Rencontré ce vendredi 16 novembre chez lui, alors qu’il fêtait avec ses sympathisants la place de 2ème vice-maire de la commune de Matam, Badra Alioune Cheikna Koné, patron du mouvement LBK (Liste Badra Koné), liste indépendante de ladite commune, nous a confié ses sentiments face à cette élection.

Guinee7.com : Aujourd’hui, vous êtes à la place de 2ème vice-maire à la mairie de Matam, est-ce que cela vous satisfait, vous et toutes les personnes qui vous suivent ?

Badra Koné : Sincèrement, le mouvement LBK (liste Badra Koné, ndlr) est plus que satisfait. Un homme est venu mettre en place une équipe dans un esprit que beaucoup prenaient pour une folie, un esprit impossible pour d’autres ; se lever et demander à prendre la tête de la commune dans laquelle ils vivent, c’était très osé. L’audace qui a amené cette équipe à essayer cela, aujourd’hui, est compensée par ce poste de 2ème vice-maire.

Laissez-moi vous dire que cette compétition, il y avait plein de partis politiques, mais c’est le LBK, le plus bébé de toutes les associations qui étaient là, qui rafle ce poste très très très important. Donc, c’est un sentiment de satisfaction pour tout LBK et en particulier son candidat Badra Koné.

A cette place, qui n’est pas quand même la première au sein de la mairie, pensez-vous pouvoir accomplir tout ce que vous imaginiez pour cette commune ?

Il faut que les gens sachent que le maire est le patron de la commune, les vices maires sont les commissionnaires du maire. Le maire donne à chacun quelque chose à faire, mais ce qu’il ne faut pas oublier, c’est que la mairie est faite d’un conseil, d’abord on est membre du conseil, ce qui est un premier acquis et deuxième chose, on est membre de l’exécutif communal. Nous allons essayer de faire passer ce que nous voulons.

Aujourd’hui, avez-vous confiance aux personnes avec lesquelles vous êtes appelé à collaborer ?

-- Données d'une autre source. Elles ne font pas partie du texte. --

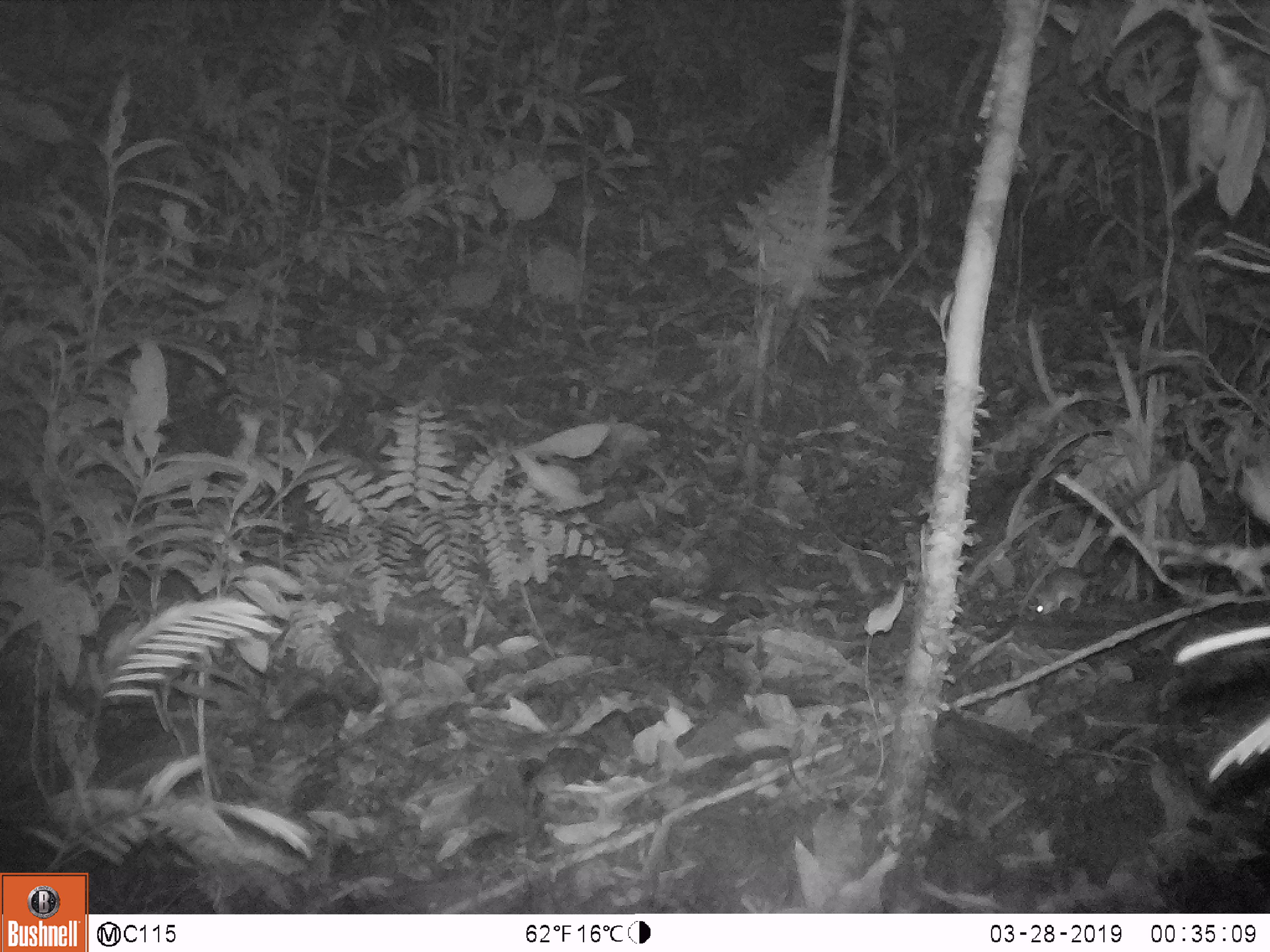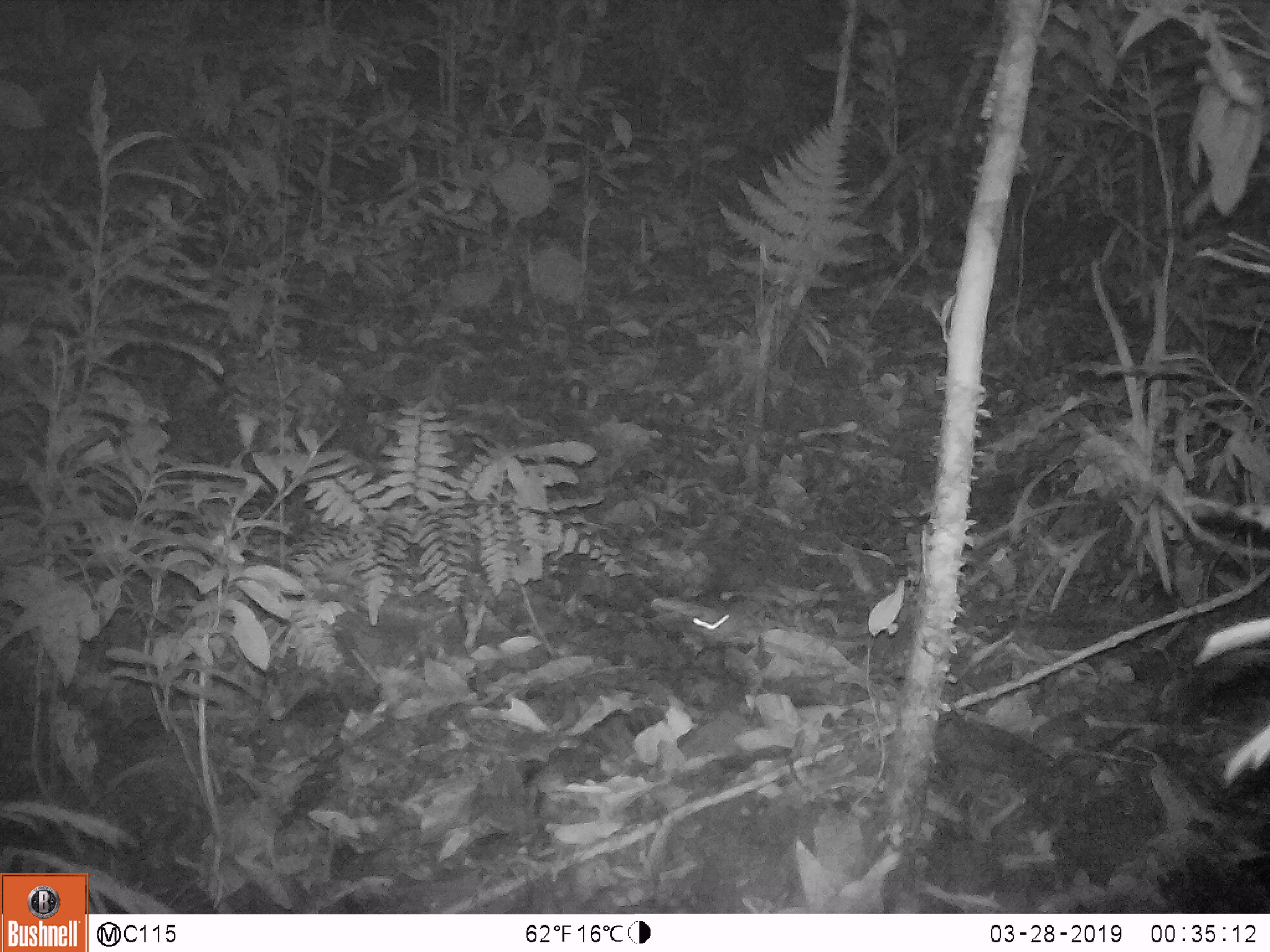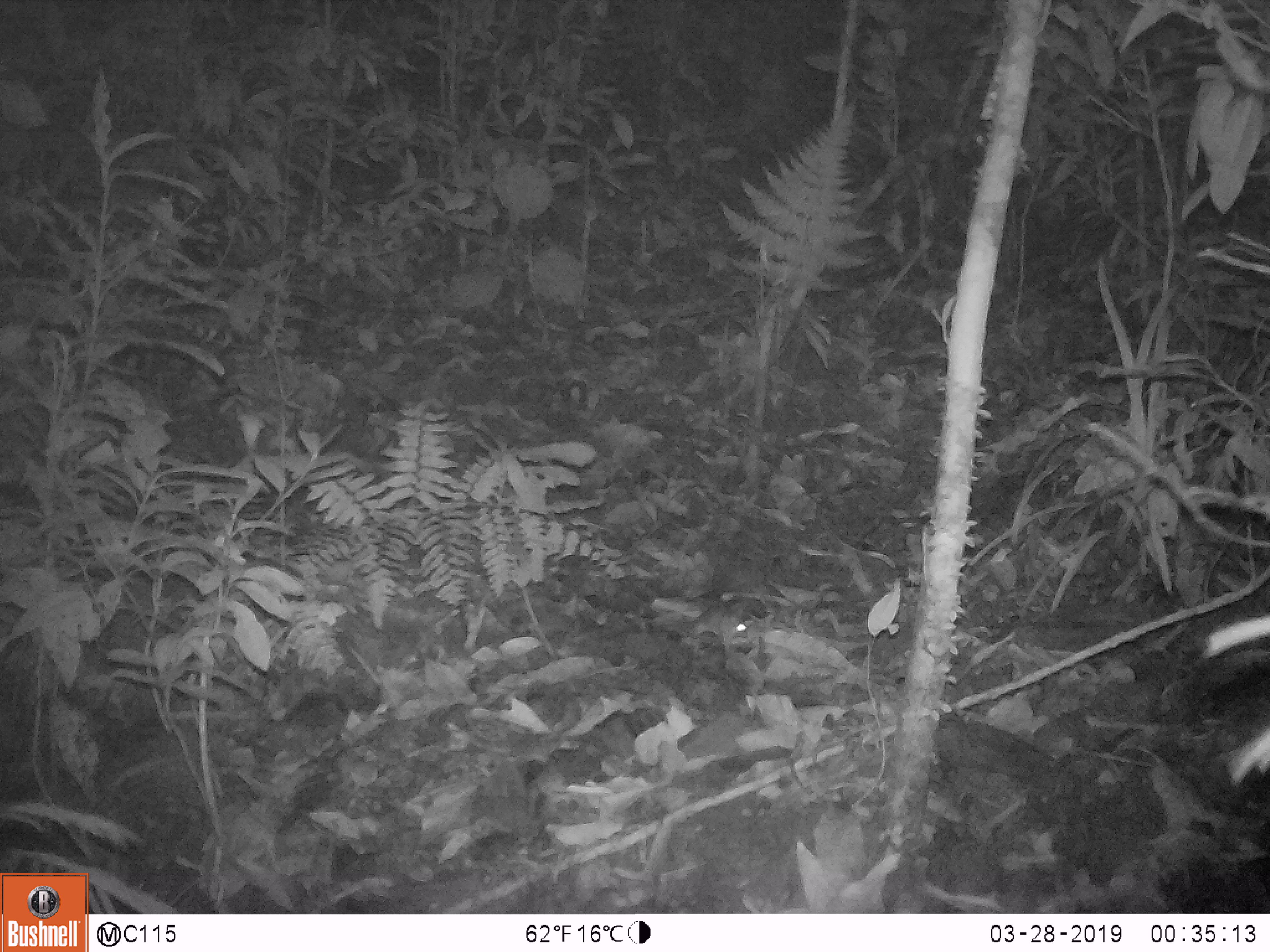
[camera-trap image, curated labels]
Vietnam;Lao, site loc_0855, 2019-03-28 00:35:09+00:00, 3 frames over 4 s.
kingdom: Animalia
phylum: Chordata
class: Mammalia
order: Rodentia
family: Muridae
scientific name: Muridae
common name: old-world mice and rats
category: unidentified murid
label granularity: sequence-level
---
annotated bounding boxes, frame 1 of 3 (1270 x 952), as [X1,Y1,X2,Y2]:
unidentified murid: [1033,566,1088,618]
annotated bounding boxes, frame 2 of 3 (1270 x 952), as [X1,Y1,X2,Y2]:
unidentified murid: [651,597,761,652]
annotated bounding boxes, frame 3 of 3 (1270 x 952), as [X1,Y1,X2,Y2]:
unidentified murid: [684,603,747,652]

C’est encore très tôt de dire quelque chose, je prie de Dieu que cette équipe soit une équipe, c’est-à-dire un esprit ! Là-dessus, acceptez le fait que c’est aujourd’hui qu’on a été élus, pour le moment, nous n’avons pas encore eu la première réunion des membres de l’exécutif, pour décider de comment on va faire les choses. Nous avons eu le premier conseil aujourd’hui, nous restons serein, j’ai confiance que, inchallah, nous allons pourvoir réussir la mission qui nous a été confiée par toute la population de Matam.

Ne ressentez-vous pas un peu de déception à ne pas avoir pu gagner la place de maire, sachant que c’était cela l’objectif initial ?

Moi j’ai un problème, peut être que je ne vois pas les choses de la même manière comme tout le monde, et je parle de moi et de ma suite. Laissez-moi vous dire qu’à Matam, il y a plus de 60 000 personnes, que je sois troisième responsable de cette commune, vous vouliez que je regarde devant ? Je regarde derrière. Je regarde les milliers de personnes qui sont aussi derrière moi ; je ne regarde pas les deux personnes qui me devancent, je ne suis pas comme ça. La chose a été faite pour être maire, mais quand on a plus la mère, on se contente de la grand-mère. C’est comme ça.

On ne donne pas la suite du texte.